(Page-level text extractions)
########################################

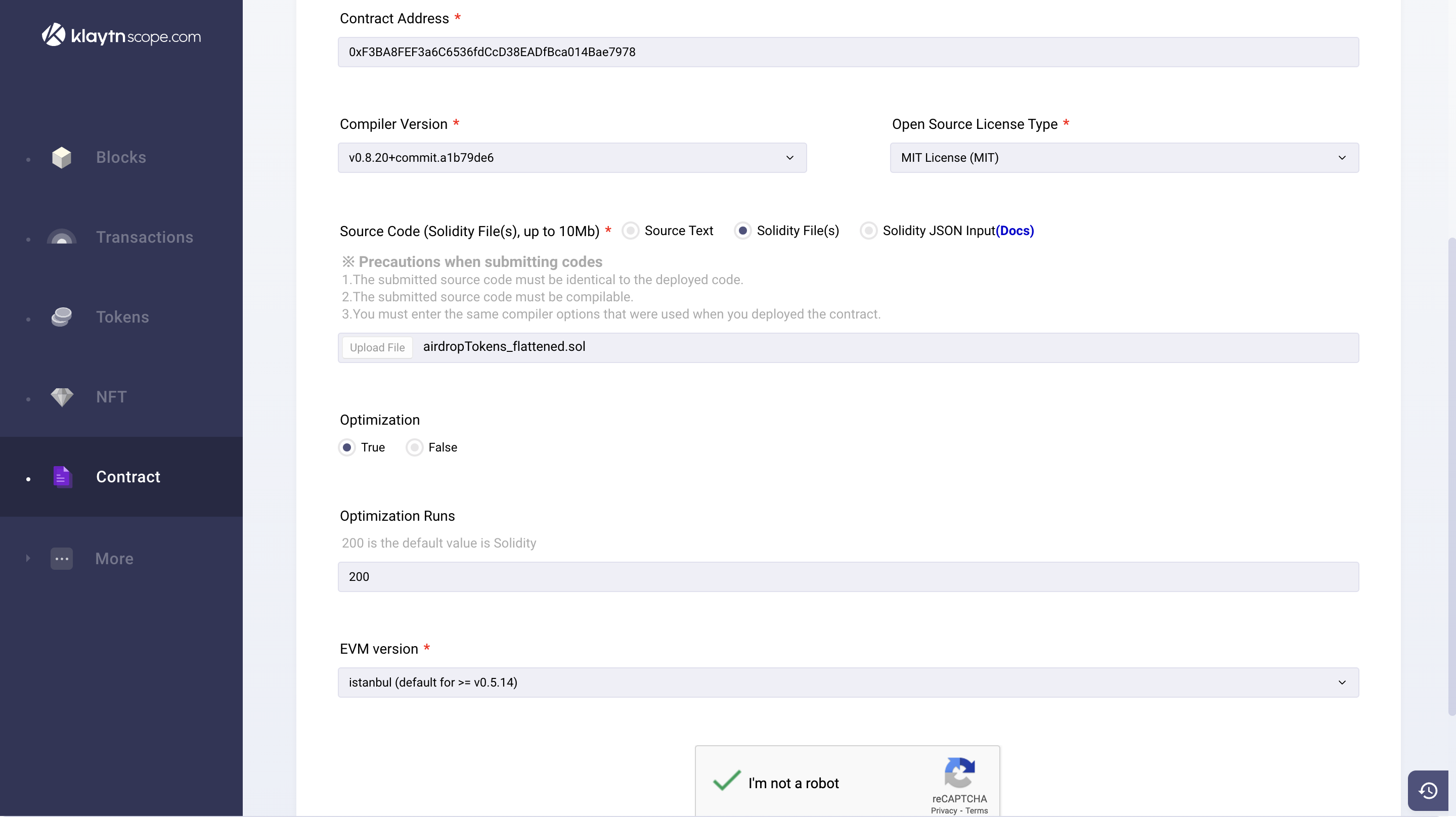 klaytnscope.com

Blocks

Transactions

Tokens

NFT

Contract

More

Contract Address *

0xF3BA8FEF3a6C6536fdCcD38EADfBca014Bae7978

Compiler Version *

v0.8.20+commit.a1b79de6

Open Source License Type *

MIT License (MIT)

Source Code (Solidity File(s), up to 10Mb) * Source Text Solidity File(s) Solidity JSON Input(Docs)

※ Precautions when submitting codes
1.The submitted source code must be identical to the deployed code.
2.The submitted source code must be compilable.
3.You must enter the same compiler options that were used when you deployed the contract.

Upload File airdropTokens_flattened.sol

Optimization

True False

Optimization Runs

200 is the default value is Solidity

200

EVM version *

istanbul (default for >= v0.5.14)

I'm not a robot

reCAPTCHA
Privacy - Terms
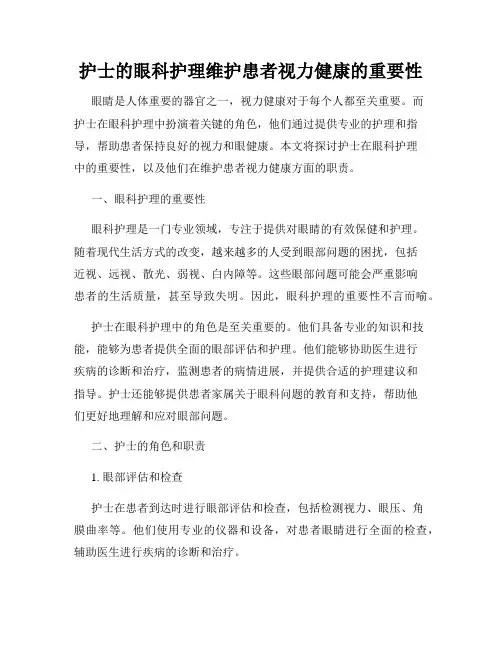 护士的眼科护理维护患者视力健康的重要性

眼睛是人体重要的器官之一，视力健康对于每个人都至关重要。而护士在眼科护理中扮演着关键的角色，他们通过提供专业的护理和指导，帮助患者保持良好的视力和眼健康。本文将探讨护士在眼科护理中的重要性，以及他们在维护患者视力健康方面的职责。

一、眼科护理的重要性

眼科护理是一门专业领域，专注于提供对眼睛的有效保健和护理。随着现代生活方式的改变，越来越多的人受到眼部问题的困扰，包括近视、远视、散光、弱视、白内障等。这些眼部问题可能会严重影响患者的生活质量，甚至导致失明。因此，眼科护理的重要性不言而喻。

护士在眼科护理中的角色是至关重要的。他们具备专业的知识和技能，能够为患者提供全面的眼部评估和护理。他们能够协助医生进行疾病的诊断和治疗，监测患者的病情进展，并提供合适的护理建议和指导。护士还能够提供患者家属关于眼科问题的教育和支持，帮助他们更好地理解和应对眼部问题。

二、护士的角色和职责

1. 眼部评估和检查

护士在患者到达时进行眼部评估和检查，包括检测视力、眼压、角膜曲率等。他们使用专业的仪器和设备，对患者眼睛进行全面的检查，辅助医生进行疾病的诊断和治疗。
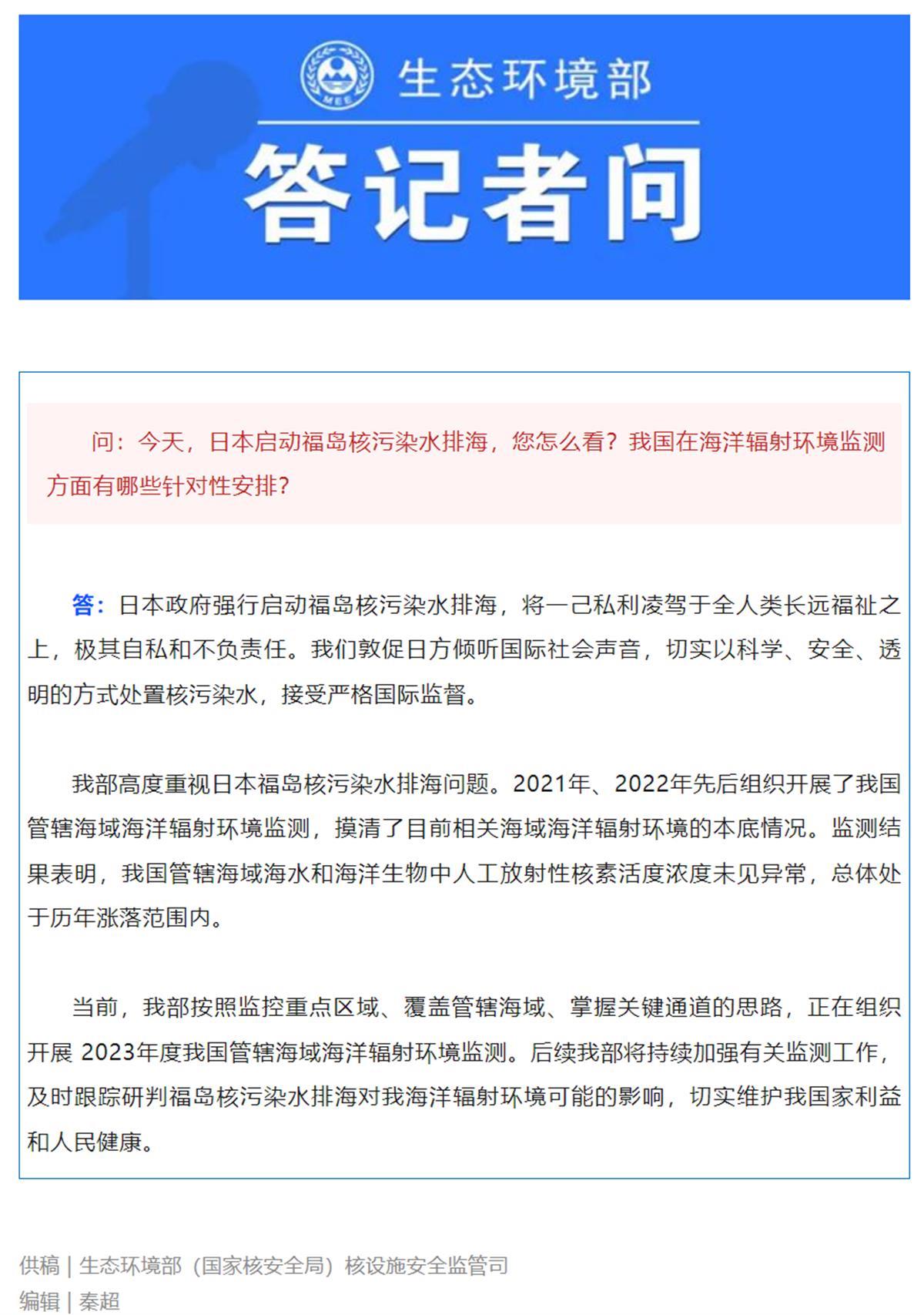 MEE

生态环境部

答记者问

问：今天，日本启动福岛核污染水排海，您怎么看？我国在海洋辐射环境监测方面有哪些针对性安排？

答：日本政府强行启动福岛核污染水排海，将一己私利凌驾于全人类长远福祉之上，极其自私和不负责任。我们敦促日方倾听国际社会声音，切实以科学、安全、透明的方式处置核污染水，接受严格国际监督。

我部高度重视日本福岛核污染水排海问题。2021年、2022年先后组织开展了我国管辖海域海洋辐射环境监测，摸清了目前相关海域海洋辐射环境的本底情况。监测结果表明，我国管辖海域海水和海洋生物中人工放射性核素活度浓度未见异常，总体处于历年涨落范围内。

当前，我部按照监控重点区域、覆盖管辖海域、掌握关键通道的思路，正在组织开展 2023年度我国管辖海域海洋辐射环境监测。后续我部将持续加强有关监测工作，及时跟踪研判福岛核污染水排海对我海洋辐射环境可能的影响，切实维护我国家利益和人民健康。

供稿 | 生态环境部（国家核安全局）核设施安全监管司
编辑 | 秦超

########################################

ASSIGNMENT → Find each line in the records above that contains "License", and copy it.

TASK ANSWER →
Open Source License Type *
MIT License (MIT)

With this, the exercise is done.